Auf dem Speiseplan von Igeln stehen Schnecken, junge Mäuse - auch
Wühlmäuse - sowie Insektenlarven und -puppen. Wer den Nützling im Garten
ansiedeln möchte, sollte ihm vielfältige Nahrungs- und Versteckangebote
bieten.
In Deutschland ist der Braunbrustigel Erinaceus europaeus anzutreffen,
auch Westeuropäischer Igel genannt. Er hat eine braune Brust, 6.000 bis
8.000 Stacheln und wird bis zu 30 cm lang. Als Einzelgänger finden die
Tiere nur zur Paarung zusammen, meist einmal im Jahr zwischen März und
Juli. Nach rund fünf Wochen bringen die Weibchen drei bis acht Junge mit
weißen, weichen Stacheln zur Welt. Igel werden bis zu zehn Jahre alt.

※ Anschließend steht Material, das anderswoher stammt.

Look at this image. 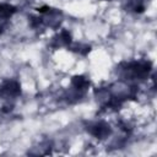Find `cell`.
Wrapping results in <instances>:
<instances>
[{"label": "cell", "mask_w": 157, "mask_h": 157, "mask_svg": "<svg viewBox=\"0 0 157 157\" xmlns=\"http://www.w3.org/2000/svg\"><path fill=\"white\" fill-rule=\"evenodd\" d=\"M123 76L131 80H145L148 77L152 64L151 61H132L126 64L123 69Z\"/></svg>", "instance_id": "6da1fadb"}, {"label": "cell", "mask_w": 157, "mask_h": 157, "mask_svg": "<svg viewBox=\"0 0 157 157\" xmlns=\"http://www.w3.org/2000/svg\"><path fill=\"white\" fill-rule=\"evenodd\" d=\"M21 94V85L15 80L5 81L0 87V96L5 99L16 98Z\"/></svg>", "instance_id": "7a4b0ae2"}, {"label": "cell", "mask_w": 157, "mask_h": 157, "mask_svg": "<svg viewBox=\"0 0 157 157\" xmlns=\"http://www.w3.org/2000/svg\"><path fill=\"white\" fill-rule=\"evenodd\" d=\"M88 132L91 135H93L97 139H107L110 134H112V128L104 123V121H98V123H93L92 125H90V128L87 129Z\"/></svg>", "instance_id": "3957f363"}, {"label": "cell", "mask_w": 157, "mask_h": 157, "mask_svg": "<svg viewBox=\"0 0 157 157\" xmlns=\"http://www.w3.org/2000/svg\"><path fill=\"white\" fill-rule=\"evenodd\" d=\"M90 85H91L90 80L86 78L82 75H76V76H72V78H71V86H72V88L77 93H80V94L83 93L85 91H87L88 87H90Z\"/></svg>", "instance_id": "277c9868"}, {"label": "cell", "mask_w": 157, "mask_h": 157, "mask_svg": "<svg viewBox=\"0 0 157 157\" xmlns=\"http://www.w3.org/2000/svg\"><path fill=\"white\" fill-rule=\"evenodd\" d=\"M53 45L54 47H70L71 43H72V37H71V33L66 29H61L59 32V34H56L54 38H53Z\"/></svg>", "instance_id": "5b68a950"}, {"label": "cell", "mask_w": 157, "mask_h": 157, "mask_svg": "<svg viewBox=\"0 0 157 157\" xmlns=\"http://www.w3.org/2000/svg\"><path fill=\"white\" fill-rule=\"evenodd\" d=\"M128 6L131 11L136 12V13H142L146 9L145 6V0H129L128 1Z\"/></svg>", "instance_id": "8992f818"}, {"label": "cell", "mask_w": 157, "mask_h": 157, "mask_svg": "<svg viewBox=\"0 0 157 157\" xmlns=\"http://www.w3.org/2000/svg\"><path fill=\"white\" fill-rule=\"evenodd\" d=\"M74 52H76V53H80L81 55H87L88 53H90V50H91V47L90 45H81V44H78V45H76L75 48H71Z\"/></svg>", "instance_id": "52a82bcc"}, {"label": "cell", "mask_w": 157, "mask_h": 157, "mask_svg": "<svg viewBox=\"0 0 157 157\" xmlns=\"http://www.w3.org/2000/svg\"><path fill=\"white\" fill-rule=\"evenodd\" d=\"M105 1H110V0H105Z\"/></svg>", "instance_id": "ba28073f"}]
</instances>
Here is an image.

Der dämmerungs- und nachtaktive Nützling versteckt sich tagsüber unter
Sträuchern oder in Laubhaufen. In der Dunkelheit geht er auf
Nahrungssuche. Dabei lässt sich der Kulturfolger vor allem von seinem
ausgezeichneten Geruchssinn leiten und legt weite Strecken zurück. Vor
dem Winterschlaf nehmen die Tiere vermehrt kohlenhydratreiche Nahrung
auf, wie Samen, Nüsse, Beeren und Fallobst. Bei Temperaturen unter 10 °C
beziehungsweise ab Ende Oktober/Mitte November beginnen die Igel mit
dem Winterschlaf, der je nach Witterung bis März oder April dauert. Als
Überwinterungsplatz suchen sie frostfreie und geschützte Orte auf, in
denen sie ein Nest aus Moos, Laub oder Heu bauen. Naturnahe Gärten
bieten meist gute Rückzugsmöglichkeiten. Wer die standorttreuen kleinen
Stacheltiere in seinen Garten locken möchte, kann zum Beispiel Kompost-,
Laub- oder Reisighaufen anlegen oder belassen. Auch Holzstapel oder im
Handel erhältliche "Igelkuppeln" eignen sich gut.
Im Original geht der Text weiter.